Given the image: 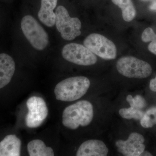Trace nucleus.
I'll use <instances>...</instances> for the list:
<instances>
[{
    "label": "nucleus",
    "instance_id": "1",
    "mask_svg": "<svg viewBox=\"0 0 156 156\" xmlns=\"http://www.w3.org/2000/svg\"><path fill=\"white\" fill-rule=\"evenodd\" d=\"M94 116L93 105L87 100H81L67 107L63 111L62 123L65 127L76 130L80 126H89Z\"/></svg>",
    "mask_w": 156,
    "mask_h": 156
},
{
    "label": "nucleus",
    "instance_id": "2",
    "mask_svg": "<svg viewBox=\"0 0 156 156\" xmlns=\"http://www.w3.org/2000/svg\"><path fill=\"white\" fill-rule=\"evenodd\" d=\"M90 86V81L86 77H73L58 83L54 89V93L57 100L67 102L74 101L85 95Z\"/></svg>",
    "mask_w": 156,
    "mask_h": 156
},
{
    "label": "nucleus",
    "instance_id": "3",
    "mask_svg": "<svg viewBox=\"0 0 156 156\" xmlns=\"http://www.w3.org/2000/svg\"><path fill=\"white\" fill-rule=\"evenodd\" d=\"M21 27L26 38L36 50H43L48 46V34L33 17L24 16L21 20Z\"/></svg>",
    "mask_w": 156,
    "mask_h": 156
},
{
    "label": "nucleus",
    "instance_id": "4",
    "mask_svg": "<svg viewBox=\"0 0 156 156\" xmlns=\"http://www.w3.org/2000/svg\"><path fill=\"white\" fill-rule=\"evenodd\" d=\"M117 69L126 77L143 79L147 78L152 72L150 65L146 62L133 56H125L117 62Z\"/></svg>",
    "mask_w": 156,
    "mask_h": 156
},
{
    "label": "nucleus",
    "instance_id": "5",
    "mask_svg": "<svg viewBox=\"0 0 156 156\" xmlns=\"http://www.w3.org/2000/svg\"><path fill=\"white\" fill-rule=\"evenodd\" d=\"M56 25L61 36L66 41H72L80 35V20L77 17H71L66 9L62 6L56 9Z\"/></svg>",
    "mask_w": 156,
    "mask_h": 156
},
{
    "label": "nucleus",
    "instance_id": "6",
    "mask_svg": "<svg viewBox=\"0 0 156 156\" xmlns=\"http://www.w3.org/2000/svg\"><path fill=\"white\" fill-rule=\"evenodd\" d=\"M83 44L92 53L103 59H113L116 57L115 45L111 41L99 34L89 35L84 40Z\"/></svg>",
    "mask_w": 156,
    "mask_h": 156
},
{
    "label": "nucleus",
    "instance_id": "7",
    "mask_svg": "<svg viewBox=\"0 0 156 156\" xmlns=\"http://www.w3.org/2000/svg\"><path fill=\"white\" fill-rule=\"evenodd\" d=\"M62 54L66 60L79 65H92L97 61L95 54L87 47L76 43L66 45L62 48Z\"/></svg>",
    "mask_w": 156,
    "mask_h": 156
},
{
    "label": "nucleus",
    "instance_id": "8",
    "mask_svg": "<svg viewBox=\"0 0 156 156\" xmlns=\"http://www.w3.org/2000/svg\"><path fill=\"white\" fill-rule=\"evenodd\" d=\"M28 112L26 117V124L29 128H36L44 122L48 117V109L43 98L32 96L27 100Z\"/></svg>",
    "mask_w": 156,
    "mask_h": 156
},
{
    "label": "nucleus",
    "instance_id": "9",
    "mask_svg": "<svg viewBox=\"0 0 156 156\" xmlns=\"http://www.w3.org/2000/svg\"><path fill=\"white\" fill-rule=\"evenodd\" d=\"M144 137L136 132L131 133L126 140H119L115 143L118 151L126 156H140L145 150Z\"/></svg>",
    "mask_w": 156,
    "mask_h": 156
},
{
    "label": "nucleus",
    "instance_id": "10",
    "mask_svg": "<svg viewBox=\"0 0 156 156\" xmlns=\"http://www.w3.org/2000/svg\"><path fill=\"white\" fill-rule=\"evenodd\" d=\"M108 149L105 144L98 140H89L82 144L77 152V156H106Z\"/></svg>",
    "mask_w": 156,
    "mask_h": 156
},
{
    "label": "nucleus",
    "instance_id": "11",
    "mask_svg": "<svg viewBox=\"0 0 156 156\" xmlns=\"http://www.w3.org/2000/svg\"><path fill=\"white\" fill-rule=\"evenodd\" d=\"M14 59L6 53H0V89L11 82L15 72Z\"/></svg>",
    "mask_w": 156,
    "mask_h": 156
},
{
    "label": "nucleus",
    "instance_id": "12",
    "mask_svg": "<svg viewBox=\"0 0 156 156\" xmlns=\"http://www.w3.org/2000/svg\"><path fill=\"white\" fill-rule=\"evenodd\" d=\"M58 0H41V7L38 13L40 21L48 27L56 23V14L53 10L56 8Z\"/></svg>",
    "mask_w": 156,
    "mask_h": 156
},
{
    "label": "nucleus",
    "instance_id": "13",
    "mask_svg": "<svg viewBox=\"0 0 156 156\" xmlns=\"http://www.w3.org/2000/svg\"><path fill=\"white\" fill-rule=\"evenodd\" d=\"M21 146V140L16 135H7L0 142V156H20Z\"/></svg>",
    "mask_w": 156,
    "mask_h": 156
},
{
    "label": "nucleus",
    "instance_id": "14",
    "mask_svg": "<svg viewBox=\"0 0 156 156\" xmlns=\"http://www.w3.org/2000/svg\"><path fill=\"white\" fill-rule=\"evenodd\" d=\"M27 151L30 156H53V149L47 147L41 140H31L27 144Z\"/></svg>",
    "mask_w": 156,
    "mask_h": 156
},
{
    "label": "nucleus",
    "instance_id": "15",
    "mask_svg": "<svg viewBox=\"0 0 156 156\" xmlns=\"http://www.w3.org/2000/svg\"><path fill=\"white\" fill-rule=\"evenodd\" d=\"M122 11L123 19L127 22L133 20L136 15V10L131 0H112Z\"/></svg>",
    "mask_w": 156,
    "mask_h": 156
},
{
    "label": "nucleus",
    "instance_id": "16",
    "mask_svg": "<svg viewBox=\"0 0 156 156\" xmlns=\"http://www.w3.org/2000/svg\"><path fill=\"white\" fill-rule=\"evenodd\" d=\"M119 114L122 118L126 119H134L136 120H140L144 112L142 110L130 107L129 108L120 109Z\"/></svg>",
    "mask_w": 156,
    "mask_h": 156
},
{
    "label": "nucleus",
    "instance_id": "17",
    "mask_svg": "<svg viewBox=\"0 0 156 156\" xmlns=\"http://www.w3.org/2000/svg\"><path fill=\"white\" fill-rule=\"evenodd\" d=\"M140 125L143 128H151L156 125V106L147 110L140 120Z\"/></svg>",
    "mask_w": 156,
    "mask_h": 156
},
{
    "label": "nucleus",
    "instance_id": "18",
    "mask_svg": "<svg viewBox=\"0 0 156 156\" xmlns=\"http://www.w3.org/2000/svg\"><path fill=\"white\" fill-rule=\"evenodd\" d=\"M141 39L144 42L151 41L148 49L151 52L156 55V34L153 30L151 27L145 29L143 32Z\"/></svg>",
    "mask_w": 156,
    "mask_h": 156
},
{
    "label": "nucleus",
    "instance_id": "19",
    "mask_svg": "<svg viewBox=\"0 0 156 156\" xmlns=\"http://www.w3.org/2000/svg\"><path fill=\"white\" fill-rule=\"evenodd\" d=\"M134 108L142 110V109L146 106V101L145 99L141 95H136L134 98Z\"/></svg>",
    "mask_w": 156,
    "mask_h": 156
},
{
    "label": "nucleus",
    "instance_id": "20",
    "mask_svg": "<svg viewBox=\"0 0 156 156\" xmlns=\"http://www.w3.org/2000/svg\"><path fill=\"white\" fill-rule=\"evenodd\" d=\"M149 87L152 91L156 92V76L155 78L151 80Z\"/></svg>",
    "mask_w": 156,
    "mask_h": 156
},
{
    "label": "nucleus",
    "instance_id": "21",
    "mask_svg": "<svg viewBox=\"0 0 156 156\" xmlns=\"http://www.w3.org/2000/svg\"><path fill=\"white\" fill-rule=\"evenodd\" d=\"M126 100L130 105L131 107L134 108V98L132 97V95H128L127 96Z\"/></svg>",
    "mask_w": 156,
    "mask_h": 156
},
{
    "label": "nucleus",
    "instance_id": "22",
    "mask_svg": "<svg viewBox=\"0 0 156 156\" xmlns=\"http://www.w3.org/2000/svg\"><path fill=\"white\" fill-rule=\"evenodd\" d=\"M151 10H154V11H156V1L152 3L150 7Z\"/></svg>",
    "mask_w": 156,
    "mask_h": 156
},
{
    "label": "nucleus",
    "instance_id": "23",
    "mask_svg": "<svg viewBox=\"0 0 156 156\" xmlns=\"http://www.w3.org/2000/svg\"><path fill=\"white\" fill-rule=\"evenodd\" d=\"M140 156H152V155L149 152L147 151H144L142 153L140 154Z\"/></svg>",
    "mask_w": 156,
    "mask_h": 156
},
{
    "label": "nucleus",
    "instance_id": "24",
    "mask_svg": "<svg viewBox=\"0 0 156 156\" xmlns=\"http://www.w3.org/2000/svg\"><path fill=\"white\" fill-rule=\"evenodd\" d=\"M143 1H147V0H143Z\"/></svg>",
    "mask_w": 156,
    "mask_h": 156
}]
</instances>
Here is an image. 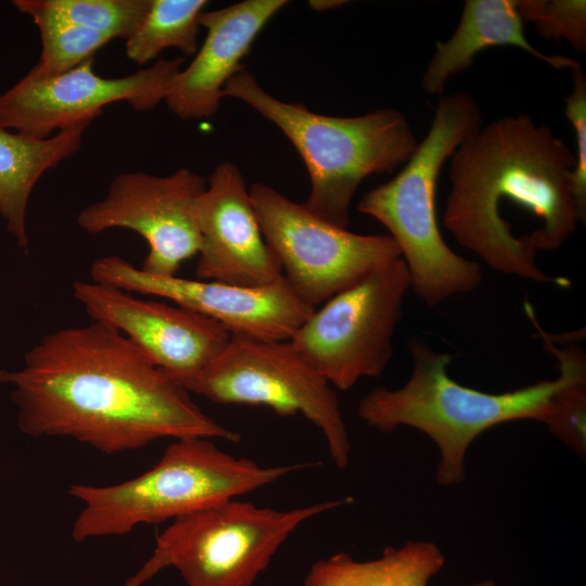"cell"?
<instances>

# WRITTEN TASK
Please locate each line in the entries above that contains the string "instances" and copy those lines out. Case counts, so only lines with that exact capitalization qualify.

# RESPONSE TO THE EXERCISE
I'll use <instances>...</instances> for the list:
<instances>
</instances>
<instances>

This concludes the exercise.